At June 30, 2007 the Company had $15.3 million outstanding on its revolving $20 million credit facility; interest at bank prime minus between 0 and 25 basis points or LIBOR plus between 87.5 and 175 basis points. The Company is also required to pay a commitment fee of between 0.125% and 0.30% on the unused portion of the line limit borrowing availability for the previous quarter. The Company may allocate up to $0.5 million of its availability for the issuance of new letters of credit. At June 30, 2007, the Company had available $4.7 million on the facility. This credit facility is collateralized by accounts receivable and inventory. The Company believes it will be compliant in the future with all the new credit facility covenants.
On July 25, 2007, the Company increased its existing revolving line of credit from a $20 million credit facility to a $25 million credit facility.
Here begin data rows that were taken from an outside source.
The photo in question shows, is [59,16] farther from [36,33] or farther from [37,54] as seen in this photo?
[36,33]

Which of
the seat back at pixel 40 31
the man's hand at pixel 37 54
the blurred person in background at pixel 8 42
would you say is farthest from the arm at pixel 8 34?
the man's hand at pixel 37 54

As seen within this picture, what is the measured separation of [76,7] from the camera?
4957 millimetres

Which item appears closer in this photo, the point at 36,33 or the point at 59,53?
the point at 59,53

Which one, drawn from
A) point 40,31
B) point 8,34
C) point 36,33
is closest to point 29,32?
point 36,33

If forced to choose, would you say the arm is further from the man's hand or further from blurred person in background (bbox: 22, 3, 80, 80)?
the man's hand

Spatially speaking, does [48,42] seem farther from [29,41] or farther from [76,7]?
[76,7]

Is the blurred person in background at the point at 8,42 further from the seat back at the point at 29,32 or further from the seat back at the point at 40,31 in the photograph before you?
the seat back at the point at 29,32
All other terms and provisions of the existing credit agreement remain in full force and effect.
12) New Accounting Pronouncements
In September 2006, the FASB issued SFAS No. 157, Fair Value Measurements. This statement establishes a framework for measuring fair value in generally accepted accounting principles (GAAP), clarifies the definition of fair value within that framework, and expands disclosures about the use of fair value measurement. SFAS No. 157 is effective for fiscal years beginning after November 15, 2007. It will be effective for the Company in fiscal 2008 and interim periods within that fiscal year. The Company is in the process of determining the effect the adoption of SFAS No. 157 will have, if any, on our consolidated financial statements.
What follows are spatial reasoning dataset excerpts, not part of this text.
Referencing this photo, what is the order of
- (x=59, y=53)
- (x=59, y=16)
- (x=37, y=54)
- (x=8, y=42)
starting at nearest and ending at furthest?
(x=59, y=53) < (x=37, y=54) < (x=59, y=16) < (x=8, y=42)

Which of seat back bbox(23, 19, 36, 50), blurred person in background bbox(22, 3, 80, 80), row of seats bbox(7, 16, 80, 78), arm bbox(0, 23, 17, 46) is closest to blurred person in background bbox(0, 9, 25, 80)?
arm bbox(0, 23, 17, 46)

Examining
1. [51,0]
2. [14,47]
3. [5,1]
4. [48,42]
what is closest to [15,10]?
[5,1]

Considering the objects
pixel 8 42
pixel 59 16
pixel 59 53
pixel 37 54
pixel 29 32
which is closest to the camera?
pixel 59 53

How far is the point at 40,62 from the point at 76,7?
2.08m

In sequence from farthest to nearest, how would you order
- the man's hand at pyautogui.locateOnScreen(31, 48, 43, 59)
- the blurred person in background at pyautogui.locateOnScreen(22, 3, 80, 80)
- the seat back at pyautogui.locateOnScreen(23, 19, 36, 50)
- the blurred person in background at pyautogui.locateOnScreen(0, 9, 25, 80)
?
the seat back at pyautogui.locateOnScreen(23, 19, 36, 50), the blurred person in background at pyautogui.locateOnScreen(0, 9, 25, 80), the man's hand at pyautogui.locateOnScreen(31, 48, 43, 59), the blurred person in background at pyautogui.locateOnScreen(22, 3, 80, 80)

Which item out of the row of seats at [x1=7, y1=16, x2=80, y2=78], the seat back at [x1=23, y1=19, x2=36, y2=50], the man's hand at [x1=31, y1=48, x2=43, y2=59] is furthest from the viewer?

In February 2007, the FASB issued SFAS No. 159, The Fair Value Option for Financial Assets and Financial Liabilities, which allows measurement of specified financial instruments, warranty and insurance contracts at fair value on a contract by contract basis, with changes in fair value recognized in earnings in each period. SFAS 159 is effective at the beginning of the fiscal year that begins after November 15, 2007, and will be effective for the Company in fiscal 2008. The Company is in the process of determining the effect the adoption of SFAS No. 159 will have, if any, on our consolidated financial statements.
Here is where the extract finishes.